A survey of a group of college students was done to find out how students get to school for the school year. 15% of those surveyed were from out of state. Of those that were in-state, 56% used a car as their primary form of transport to school, 13% used a train and 18% used a bus. Of those that were from out of state, 29% used an airplane, 31% used a car, and 12% used the train.

1. What is the probability that a respondent uses the train?

2. What is the probability a randomly chosen respondent is from out of state and uses the bus as his primary transport?

3. What is the probability that a respondent is from in state, takes an airplane or both?

4. If a respondent is chosen and that person uses a car, what is the probability the respondent is from out of state?  

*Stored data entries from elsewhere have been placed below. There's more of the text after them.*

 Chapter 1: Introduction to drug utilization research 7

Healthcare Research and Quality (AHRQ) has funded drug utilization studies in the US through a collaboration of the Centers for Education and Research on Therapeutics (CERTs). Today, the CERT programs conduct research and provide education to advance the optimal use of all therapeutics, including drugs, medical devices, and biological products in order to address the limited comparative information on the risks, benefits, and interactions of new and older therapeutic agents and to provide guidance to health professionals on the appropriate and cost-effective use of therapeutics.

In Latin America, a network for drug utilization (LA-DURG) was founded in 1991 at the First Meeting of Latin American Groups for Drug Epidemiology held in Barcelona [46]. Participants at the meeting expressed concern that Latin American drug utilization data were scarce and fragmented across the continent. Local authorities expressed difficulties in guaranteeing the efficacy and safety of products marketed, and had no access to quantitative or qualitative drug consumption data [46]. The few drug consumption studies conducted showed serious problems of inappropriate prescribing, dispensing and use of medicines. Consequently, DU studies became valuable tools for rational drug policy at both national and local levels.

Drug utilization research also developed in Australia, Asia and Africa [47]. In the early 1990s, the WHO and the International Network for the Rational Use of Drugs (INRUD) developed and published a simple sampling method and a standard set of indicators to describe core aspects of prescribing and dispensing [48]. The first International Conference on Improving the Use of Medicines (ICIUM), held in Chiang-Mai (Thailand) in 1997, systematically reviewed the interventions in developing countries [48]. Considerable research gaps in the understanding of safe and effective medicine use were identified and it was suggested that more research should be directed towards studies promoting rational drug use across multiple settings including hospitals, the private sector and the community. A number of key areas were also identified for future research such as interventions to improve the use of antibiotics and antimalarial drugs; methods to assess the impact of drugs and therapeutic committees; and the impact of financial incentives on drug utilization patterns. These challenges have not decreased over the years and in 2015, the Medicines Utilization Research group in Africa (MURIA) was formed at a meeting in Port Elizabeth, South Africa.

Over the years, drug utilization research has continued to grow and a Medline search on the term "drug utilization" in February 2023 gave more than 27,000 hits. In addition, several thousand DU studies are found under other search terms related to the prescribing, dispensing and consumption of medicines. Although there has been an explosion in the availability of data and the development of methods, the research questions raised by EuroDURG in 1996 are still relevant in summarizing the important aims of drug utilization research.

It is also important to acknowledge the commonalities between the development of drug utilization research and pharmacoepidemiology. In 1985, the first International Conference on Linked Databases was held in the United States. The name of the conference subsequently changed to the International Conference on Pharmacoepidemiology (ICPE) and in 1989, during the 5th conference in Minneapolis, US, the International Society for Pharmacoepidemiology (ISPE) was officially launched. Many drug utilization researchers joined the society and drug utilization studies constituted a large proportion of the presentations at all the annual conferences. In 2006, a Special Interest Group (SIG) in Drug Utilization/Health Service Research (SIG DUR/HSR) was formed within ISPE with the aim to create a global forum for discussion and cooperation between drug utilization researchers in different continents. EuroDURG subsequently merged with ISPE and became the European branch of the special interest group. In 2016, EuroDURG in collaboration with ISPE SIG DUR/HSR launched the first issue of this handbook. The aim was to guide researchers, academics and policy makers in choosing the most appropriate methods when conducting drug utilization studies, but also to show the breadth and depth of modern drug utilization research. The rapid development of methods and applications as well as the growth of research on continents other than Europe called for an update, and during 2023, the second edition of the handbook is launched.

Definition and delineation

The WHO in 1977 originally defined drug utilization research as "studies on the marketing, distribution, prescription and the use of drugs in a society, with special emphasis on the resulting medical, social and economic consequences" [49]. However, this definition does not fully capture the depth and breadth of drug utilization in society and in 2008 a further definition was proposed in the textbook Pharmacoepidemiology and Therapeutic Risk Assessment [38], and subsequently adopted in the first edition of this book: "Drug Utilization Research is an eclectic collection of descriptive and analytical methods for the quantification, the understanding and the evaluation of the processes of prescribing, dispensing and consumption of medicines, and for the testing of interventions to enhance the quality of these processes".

5. Are primary form of transportation to school and in state/out of state statistically independent?

Answer 1

Let O is the event that student is from out of state and I shows the event that student is from in-state.

So we have

P(O) = 0.15, P(I) = 1 - P(O) = 1-0.15 = 0.85

Let C shows the event that student use car, A shows the event that student use airplane, B shows the event that student use bus and T shows the event that student use train. So

P(C |O) = 0.31, P(T|O) = 0.12, P(A|O) = 0.29, P(B|O) = 1 - 0.31 - 0.12 - 0.29 = 0.28

and

P(C |I) = 0.56, P(T|I) = 0.13, P(B|I) = 0.18, P(A|I) = 1 - 0.56- 0.13 - 0.18 = 0.13

1:

By the law of total probability, the probability that  a respondent uses the train is

P(T) = P(T|I) P(I) + P(T|O)P(O) = 0.13 * 0.85 + 0.12 * 0.15 = 0.1285

2:

The probability a randomly chosen respondent is from out of state and uses the bus as his primary transport is

P(O and B) = P(B|O) P(O) = 0.28 * 0.15 = 0.042

3:

In is not given that what second transport other than airplane need to use.

4:

P(O|C) = [ P(C|O) P(O) ] / [ P(C|O) P(O) +P(C|I) P(I) ] = [0.31 * 0.15] / [ 0.31*0.15 + 0.56 * 0.85] = 0.088995

5:

Since

P(O|C) is not eqaul to P(O)

so primary form of transportation to school and in state/out of state are not statistically independent.